### TEXT FOR ANALYSIS
↓
This Note is one of a series of Senior Notes (herein called the “Notes”) issued pursuant to a Note Agreement, dated as of November 12, 2010 (herein called the “Agreement”), among the Company and the original purchasers of the Notes named in the Purchaser Schedule attached thereto and is entitled to the benefits thereof.  Each holder of this Note will be deemed, by its acceptance hereof, (i) to have agreed to the confidentiality provisions set forth in paragraph 11T of the Agreement and (ii) to have made the representations set forth in paragraph 9 of the Agreement.

 
A-1

 

This Note is a registered Note and, as provided in the Agreement, upon surrender of this Note for registration of transfer, duly endorsed, or accompanied by a written instrument of transfer duly executed, by the registered holder hereof or such holder’s attorney duly authorized in writing, a new Note for a like principal amount will be issued to, and registered in the name of, the transferee. Prior to due presentment for registration of transfer, the Company may treat the person in whose name this Note is registered as the owner hereof for the purpose of receiving payment and for all other purposes, and the Company shall not be affected by any notice to the contrary.
 
The Company agrees to make required prepayments of principal on the dates and in the amounts specified in the Agreement.  This Note is also subject to optional prepayment, in whole or from time to time in part, on the terms specified in the Agreement.
 
This Note is guaranteed pursuant to one or more Guaranty Agreements executed by certain guarantors.  Reference is made to such Guaranty Agreements for a statement concerning the terms and conditions governing such guarantee of the obligations of the Company hereunder.
 
The Company and any and all endorsers, guarantors and sureties severally waive grace, demand, presentment for payment, notice of dishonor or default, notice of intent to accelerate, notice of acceleration (except to the extent required in the Agreement), protest and diligence in collecting in connection with this Note, whether now or hereafter required by applicable law.
 
In case an Event of Default shall occur and be continuing, the principal of this Note may be declared or otherwise become due and payable in the manner and with the effect provided in the Agreement.
↑
### DATASET EXCERPT
↓
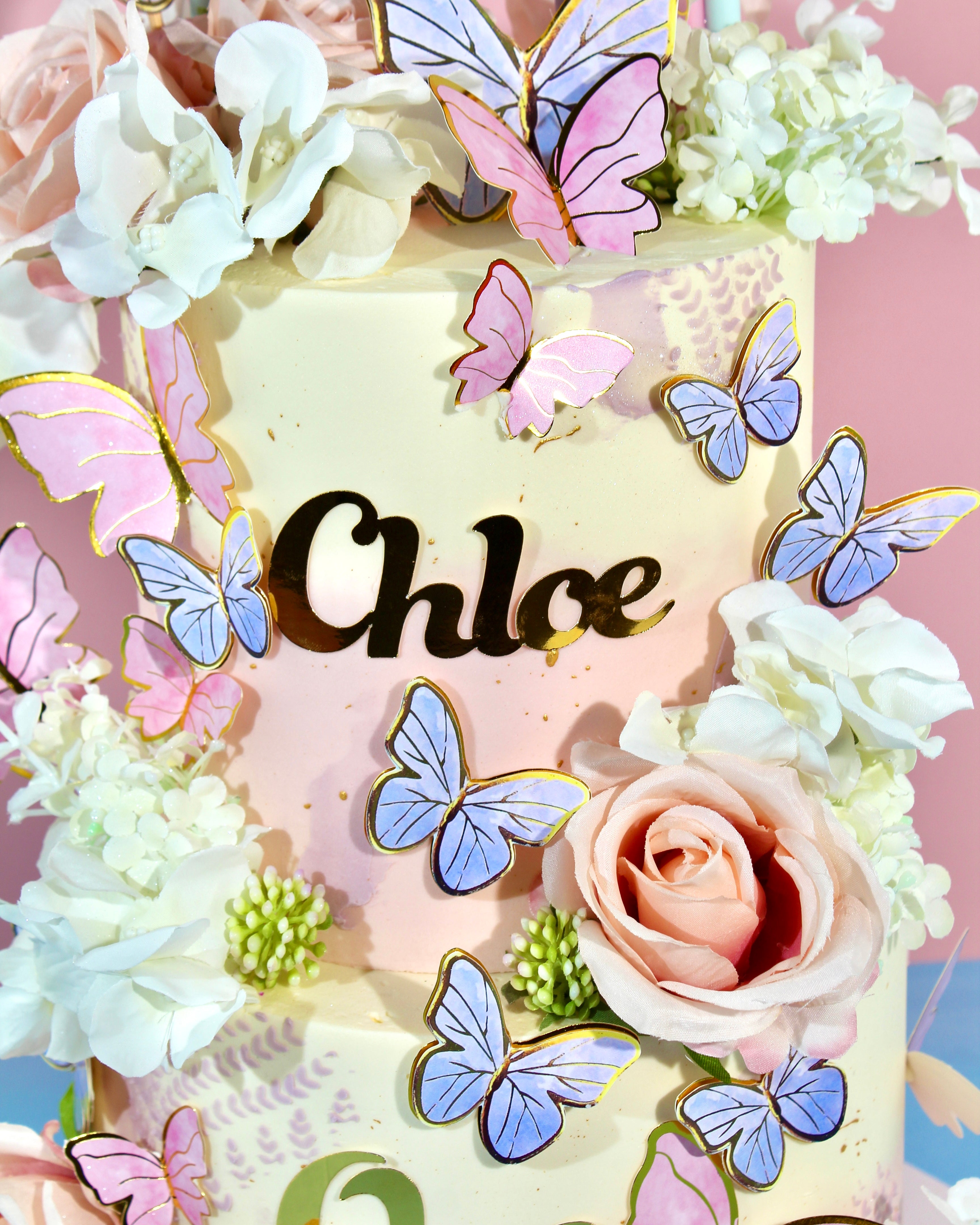 Decorative cake with butterflies and flowers on a pink background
↑
### DESCRIPTION OF THE TASK
Extract the passage of the note terms from "In case an Event" to "provided in the Agreement.". The lines come from a separate source.

### RESPONSE BOX
In case an Event of Default shall occur and be continuing, the principal of this Note may be declared or otherwise become due and payable in the manner and with the effect provided in the Agreement.